PROBLEM A — Please return everything from "Willie Edouin (1846-1908), English" down to "W, probably 1875)" in the Willie Edouin passage, copied word for word.
PROBLEM B — Write the next part of the Willie Edouin passage, picking up after its final line.

Willie Edouin (1846-1908), English comic actor, as ‘The Heathen Chinee’ (based on Ah Sin, a character imagined by Bret Harte for a poem, first published in 1870) in Lydia Thompson‘s production of H.B. Farnie‘s burlesque, Blue Beard; or, the Mormon, the Maiden and The Little Militaire, first produced at Wallack’s Theatre, New York, 16 August 1871. After 30 performances the piece began a tour of the United States. Lydia Thompson’s production of Blue Beard, in which Willie Edouin appeared again as ‘The Heathen Chinee,’ was first seen in London at the Charing Cross Theatre on 19 September 1874. This pose shows Edouin stepping away from the playing cards which have just fallen out of his ‘Chinee’s’ long sleeve, as in Harte’s poem.
(carte de visite photo: Fradelle & Marshall, 230 & 246 regent Street, London, W, probably 1875)

SUPPLIED INFORMATION —
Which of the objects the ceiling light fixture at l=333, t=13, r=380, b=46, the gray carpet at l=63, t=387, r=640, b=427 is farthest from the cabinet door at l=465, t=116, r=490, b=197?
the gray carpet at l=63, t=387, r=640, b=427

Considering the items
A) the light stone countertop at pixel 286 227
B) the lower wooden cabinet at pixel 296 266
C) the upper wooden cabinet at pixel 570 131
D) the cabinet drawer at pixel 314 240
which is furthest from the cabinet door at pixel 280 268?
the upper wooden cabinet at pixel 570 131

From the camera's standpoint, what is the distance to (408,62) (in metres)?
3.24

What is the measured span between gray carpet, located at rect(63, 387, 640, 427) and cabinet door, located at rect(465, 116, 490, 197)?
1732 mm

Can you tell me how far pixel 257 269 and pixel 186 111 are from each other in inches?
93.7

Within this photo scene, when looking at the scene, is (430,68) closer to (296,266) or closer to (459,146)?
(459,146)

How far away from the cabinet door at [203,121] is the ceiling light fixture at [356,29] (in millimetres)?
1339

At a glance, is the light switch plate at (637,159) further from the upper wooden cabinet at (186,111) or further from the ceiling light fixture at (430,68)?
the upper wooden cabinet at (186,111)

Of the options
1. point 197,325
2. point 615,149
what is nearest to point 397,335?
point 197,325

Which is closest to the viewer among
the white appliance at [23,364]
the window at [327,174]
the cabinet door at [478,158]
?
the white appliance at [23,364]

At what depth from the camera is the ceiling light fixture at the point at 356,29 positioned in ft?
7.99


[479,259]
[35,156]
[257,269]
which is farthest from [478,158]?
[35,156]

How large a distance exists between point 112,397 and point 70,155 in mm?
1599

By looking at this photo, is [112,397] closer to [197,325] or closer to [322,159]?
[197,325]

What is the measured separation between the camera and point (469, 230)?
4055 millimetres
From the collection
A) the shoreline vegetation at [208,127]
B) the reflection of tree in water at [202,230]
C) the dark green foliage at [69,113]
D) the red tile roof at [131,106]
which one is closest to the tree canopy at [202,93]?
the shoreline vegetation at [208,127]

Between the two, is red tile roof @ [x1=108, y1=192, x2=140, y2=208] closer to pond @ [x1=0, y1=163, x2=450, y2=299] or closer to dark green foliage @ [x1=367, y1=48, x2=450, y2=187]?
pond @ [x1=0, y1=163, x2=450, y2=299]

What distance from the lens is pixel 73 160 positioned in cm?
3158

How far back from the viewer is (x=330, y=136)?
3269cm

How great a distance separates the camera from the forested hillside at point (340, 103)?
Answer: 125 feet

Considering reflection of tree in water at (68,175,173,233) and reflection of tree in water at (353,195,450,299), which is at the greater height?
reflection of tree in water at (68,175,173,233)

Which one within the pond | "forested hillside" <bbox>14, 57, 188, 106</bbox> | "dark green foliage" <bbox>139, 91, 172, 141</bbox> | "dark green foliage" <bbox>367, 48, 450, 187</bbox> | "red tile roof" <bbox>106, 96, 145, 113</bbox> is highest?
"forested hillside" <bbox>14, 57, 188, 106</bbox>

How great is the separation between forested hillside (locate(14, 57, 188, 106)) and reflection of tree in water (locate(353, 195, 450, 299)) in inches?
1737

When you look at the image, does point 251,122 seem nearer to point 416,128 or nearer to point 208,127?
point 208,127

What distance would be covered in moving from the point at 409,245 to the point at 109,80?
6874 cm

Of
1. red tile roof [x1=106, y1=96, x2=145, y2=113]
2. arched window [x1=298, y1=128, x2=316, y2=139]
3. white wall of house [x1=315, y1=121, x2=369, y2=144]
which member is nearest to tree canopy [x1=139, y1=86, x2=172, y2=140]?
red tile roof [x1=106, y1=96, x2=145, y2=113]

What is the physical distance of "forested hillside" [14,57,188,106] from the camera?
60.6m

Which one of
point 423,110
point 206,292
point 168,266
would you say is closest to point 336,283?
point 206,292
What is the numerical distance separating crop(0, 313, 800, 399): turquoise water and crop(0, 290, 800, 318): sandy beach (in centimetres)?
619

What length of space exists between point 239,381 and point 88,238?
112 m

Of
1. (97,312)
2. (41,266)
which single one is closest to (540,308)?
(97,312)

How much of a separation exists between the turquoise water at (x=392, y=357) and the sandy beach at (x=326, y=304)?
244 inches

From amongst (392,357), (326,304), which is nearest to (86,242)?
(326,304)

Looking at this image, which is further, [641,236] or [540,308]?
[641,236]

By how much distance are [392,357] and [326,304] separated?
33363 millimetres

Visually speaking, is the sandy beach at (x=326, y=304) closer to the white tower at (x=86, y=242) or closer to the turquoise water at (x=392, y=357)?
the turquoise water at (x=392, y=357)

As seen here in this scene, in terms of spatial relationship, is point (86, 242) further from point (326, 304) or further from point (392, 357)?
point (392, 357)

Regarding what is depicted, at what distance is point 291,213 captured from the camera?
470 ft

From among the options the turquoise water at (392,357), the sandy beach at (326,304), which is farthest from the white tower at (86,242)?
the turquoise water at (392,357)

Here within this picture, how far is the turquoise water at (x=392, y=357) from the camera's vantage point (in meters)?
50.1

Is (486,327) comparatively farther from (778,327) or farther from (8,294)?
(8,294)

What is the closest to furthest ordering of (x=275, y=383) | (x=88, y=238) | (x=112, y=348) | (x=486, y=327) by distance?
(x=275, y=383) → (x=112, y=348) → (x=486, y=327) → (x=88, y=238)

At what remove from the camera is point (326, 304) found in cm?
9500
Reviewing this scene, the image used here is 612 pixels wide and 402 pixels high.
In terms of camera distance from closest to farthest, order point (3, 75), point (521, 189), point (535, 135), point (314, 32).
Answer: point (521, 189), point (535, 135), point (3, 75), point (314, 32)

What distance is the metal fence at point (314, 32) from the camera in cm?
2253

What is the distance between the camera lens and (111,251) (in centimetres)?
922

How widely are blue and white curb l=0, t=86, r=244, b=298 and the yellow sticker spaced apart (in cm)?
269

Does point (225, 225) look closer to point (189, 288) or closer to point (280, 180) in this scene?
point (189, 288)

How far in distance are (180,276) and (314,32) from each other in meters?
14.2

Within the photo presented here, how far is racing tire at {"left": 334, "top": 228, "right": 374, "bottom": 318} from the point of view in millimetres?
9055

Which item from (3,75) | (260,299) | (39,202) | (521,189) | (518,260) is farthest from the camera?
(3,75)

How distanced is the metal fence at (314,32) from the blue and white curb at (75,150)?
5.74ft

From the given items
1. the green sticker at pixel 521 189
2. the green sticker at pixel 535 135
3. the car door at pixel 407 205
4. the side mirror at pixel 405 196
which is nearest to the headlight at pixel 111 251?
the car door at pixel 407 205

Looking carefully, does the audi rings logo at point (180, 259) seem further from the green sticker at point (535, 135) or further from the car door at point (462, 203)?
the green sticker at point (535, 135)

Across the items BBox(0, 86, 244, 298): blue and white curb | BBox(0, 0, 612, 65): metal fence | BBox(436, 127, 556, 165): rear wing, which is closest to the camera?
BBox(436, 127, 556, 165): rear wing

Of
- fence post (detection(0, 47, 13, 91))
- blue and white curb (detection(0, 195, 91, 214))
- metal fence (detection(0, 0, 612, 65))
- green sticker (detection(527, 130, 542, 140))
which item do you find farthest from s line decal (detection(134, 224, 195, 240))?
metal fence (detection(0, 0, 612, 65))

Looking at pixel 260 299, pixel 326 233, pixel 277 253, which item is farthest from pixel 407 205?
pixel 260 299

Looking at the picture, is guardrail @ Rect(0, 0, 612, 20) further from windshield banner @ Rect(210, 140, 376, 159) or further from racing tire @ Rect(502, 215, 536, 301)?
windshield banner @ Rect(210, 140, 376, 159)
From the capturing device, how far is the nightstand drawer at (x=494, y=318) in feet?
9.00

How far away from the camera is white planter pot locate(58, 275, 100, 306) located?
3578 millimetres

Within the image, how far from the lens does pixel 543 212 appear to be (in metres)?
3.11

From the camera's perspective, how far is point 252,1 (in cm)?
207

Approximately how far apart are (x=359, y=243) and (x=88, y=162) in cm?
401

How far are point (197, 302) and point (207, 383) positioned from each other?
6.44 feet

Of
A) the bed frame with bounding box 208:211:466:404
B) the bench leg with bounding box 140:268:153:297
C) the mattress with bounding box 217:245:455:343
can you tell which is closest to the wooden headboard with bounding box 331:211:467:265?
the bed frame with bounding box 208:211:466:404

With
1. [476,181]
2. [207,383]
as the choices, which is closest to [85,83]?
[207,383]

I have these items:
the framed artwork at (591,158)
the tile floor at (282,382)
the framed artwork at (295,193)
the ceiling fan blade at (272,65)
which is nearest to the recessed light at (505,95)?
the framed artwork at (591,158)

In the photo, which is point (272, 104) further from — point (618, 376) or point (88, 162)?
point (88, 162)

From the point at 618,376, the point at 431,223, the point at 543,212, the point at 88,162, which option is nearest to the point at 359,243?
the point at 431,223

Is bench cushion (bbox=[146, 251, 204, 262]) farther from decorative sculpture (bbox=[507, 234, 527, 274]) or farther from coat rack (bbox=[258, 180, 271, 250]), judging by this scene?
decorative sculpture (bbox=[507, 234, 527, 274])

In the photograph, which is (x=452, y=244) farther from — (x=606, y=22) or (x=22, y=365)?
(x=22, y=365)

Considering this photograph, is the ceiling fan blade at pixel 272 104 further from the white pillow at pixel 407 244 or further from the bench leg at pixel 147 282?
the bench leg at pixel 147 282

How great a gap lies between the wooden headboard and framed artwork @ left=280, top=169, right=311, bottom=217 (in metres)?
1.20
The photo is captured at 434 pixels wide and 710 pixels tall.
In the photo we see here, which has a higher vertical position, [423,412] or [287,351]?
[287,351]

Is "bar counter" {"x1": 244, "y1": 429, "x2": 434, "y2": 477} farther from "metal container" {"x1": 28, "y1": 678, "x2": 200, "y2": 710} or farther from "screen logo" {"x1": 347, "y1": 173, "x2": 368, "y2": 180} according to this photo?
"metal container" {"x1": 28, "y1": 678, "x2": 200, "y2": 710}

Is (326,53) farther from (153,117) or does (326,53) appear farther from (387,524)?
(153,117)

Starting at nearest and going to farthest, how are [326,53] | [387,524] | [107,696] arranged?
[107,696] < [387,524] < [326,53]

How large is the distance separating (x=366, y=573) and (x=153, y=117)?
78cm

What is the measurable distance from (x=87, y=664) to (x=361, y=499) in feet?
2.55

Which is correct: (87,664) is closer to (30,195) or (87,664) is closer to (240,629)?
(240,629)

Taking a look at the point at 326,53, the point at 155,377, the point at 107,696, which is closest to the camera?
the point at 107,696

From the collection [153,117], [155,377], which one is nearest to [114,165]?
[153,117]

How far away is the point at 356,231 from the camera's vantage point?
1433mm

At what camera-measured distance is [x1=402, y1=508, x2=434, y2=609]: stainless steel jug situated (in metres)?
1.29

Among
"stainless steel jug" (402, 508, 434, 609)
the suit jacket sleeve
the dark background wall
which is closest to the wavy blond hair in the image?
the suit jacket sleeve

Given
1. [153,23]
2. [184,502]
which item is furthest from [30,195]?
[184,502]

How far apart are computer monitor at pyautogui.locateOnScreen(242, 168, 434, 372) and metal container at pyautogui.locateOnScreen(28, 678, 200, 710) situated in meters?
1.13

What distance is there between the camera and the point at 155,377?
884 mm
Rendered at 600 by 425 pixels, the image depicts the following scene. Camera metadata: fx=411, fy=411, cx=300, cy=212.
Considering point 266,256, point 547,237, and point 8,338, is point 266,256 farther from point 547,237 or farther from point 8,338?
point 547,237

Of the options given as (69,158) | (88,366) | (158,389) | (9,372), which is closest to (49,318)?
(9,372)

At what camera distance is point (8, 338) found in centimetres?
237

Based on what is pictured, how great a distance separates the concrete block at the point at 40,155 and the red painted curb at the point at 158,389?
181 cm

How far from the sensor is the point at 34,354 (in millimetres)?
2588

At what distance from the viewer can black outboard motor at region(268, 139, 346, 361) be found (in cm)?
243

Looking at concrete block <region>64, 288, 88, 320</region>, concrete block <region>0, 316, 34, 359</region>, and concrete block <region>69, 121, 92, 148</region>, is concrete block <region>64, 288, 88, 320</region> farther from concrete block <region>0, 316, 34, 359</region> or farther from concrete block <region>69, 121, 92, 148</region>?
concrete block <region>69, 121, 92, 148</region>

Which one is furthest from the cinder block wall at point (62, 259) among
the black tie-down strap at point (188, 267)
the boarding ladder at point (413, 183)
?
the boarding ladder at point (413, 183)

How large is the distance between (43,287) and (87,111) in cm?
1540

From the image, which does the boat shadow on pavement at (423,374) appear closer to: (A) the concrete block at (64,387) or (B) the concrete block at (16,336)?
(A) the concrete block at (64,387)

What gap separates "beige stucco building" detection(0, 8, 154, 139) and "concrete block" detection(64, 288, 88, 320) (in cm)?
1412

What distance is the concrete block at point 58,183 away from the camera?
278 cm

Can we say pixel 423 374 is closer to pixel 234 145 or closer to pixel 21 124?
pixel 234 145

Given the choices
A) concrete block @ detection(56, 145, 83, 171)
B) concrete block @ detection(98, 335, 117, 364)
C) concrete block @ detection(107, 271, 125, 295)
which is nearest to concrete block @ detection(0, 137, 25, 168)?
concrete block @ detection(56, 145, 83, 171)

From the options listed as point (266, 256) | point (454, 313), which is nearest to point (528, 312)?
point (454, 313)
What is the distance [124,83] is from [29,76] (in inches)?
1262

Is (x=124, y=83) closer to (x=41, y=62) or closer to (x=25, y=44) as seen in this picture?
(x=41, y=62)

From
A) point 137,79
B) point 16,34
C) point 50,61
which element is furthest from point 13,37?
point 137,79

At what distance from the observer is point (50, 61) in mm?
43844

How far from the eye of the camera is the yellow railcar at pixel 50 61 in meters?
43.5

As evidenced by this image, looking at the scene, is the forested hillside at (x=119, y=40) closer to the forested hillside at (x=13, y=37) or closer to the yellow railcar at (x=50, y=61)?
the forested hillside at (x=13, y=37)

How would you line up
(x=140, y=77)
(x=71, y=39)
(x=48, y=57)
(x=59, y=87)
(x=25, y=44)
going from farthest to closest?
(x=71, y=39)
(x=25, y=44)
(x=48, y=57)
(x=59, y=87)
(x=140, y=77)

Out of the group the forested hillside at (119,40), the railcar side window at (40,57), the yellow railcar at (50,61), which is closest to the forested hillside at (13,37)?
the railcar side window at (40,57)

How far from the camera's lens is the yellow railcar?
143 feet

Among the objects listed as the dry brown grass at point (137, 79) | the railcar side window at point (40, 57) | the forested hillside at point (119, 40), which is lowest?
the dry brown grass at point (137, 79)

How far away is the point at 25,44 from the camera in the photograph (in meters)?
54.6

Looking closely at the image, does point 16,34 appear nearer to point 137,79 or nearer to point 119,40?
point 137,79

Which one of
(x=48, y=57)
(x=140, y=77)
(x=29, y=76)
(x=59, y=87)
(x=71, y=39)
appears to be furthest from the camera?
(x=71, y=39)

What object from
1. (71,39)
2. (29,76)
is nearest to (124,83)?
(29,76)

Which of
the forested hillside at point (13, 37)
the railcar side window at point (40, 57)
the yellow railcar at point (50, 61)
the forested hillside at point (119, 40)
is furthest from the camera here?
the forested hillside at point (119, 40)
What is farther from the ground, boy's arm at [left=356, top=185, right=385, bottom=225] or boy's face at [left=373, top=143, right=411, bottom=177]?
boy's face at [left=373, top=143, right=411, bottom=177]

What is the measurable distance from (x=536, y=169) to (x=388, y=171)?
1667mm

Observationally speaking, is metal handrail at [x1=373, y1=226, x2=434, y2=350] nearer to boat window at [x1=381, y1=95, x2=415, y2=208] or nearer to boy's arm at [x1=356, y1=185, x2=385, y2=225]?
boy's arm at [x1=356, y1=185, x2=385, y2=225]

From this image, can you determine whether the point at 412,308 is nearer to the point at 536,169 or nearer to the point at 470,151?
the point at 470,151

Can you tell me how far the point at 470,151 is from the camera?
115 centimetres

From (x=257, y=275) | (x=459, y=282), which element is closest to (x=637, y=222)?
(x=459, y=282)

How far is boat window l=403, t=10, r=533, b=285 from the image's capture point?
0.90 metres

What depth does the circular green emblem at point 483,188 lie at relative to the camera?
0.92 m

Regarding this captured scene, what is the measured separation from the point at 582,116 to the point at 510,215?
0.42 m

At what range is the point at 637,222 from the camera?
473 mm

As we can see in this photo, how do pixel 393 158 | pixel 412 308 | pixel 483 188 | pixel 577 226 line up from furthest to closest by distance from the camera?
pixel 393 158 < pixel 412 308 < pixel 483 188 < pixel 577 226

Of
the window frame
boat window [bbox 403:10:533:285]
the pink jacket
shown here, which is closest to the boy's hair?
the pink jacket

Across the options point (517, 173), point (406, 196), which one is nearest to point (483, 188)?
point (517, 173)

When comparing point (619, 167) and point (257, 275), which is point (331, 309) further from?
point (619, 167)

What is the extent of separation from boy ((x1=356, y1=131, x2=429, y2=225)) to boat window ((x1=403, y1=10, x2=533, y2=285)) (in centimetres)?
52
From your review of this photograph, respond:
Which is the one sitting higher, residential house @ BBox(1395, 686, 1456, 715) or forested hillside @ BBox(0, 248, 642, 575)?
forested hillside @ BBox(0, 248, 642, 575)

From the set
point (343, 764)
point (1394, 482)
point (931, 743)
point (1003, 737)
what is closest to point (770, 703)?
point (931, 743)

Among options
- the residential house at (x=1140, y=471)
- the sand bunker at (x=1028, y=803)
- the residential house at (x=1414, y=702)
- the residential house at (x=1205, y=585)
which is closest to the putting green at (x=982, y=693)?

EXERCISE OUTPUT A —
Willie Edouin (1846-1908), English comic actor, as ‘The Heathen Chinee’ (based on Ah Sin, a character imagined by Bret Harte for a poem, first published in 1870) in Lydia Thompson‘s production of H.B. Farnie‘s burlesque, Blue Beard; or, the Mormon, the Maiden and The Little Militaire, first produced at Wallack’s Theatre, New York, 16 August 1871. After 30 performances the piece began a tour of the United States. Lydia Thompson’s production of Blue Beard, in which Willie Edouin appeared again as ‘The Heathen Chinee,’ was first seen in London at the Charing Cross Theatre on 19 September 1874. This pose shows Edouin stepping away from the playing cards which have just fallen out of his ‘Chinee’s’ long sleeve, as in Harte’s poem.
(carte de visite photo: Fradelle & Marshall, 230 & 246 regent Street, London, W, probably 1875)

EXERCISE OUTPUT B —
Wallack’s Theatre, New York, Wednesday evening, 16 August 1871
‘MISS LYDIA THOMPSON and her new burlesque company commenced an engagement at Wallack’s Theatre on Wednesday evening, Aug. 16th, the house having been closed the two preceding evenings for rehearsals. Although the troupe had been announced to appear on Monday evening, the delay on the passage of the steamship Queen, which bore them to our shores and only arrived on Friday, the 11th inst., rendered it advisable that the opening should be postponed rather than risk a possibly imperfect performance, as the company had never, hitherto, acted together… . Willie Edouin created much hilarity by his grotesque acting of Corporal Zoug-Zoug. He walked with a gait which defies description, but which convulsed the audience with laughter. In the third scene he was introduced as a Heathen Chineee, which he personated in an excellent manner, singing a Chinese song, and performing a Chinese grotesque dance which met with great favor, being thrice re-demanded. He also, with [Harry] Beckett, presented in a realistic manner the celebrated game of euchre played by Ah Sin, as described by Bret Harte, which was rapturously received. His ping being made of India rubber became the vehicle of likewise creating much mirth… .’
(The New York Clipper, New York, Saturday, 26 August 1871, p. 166b)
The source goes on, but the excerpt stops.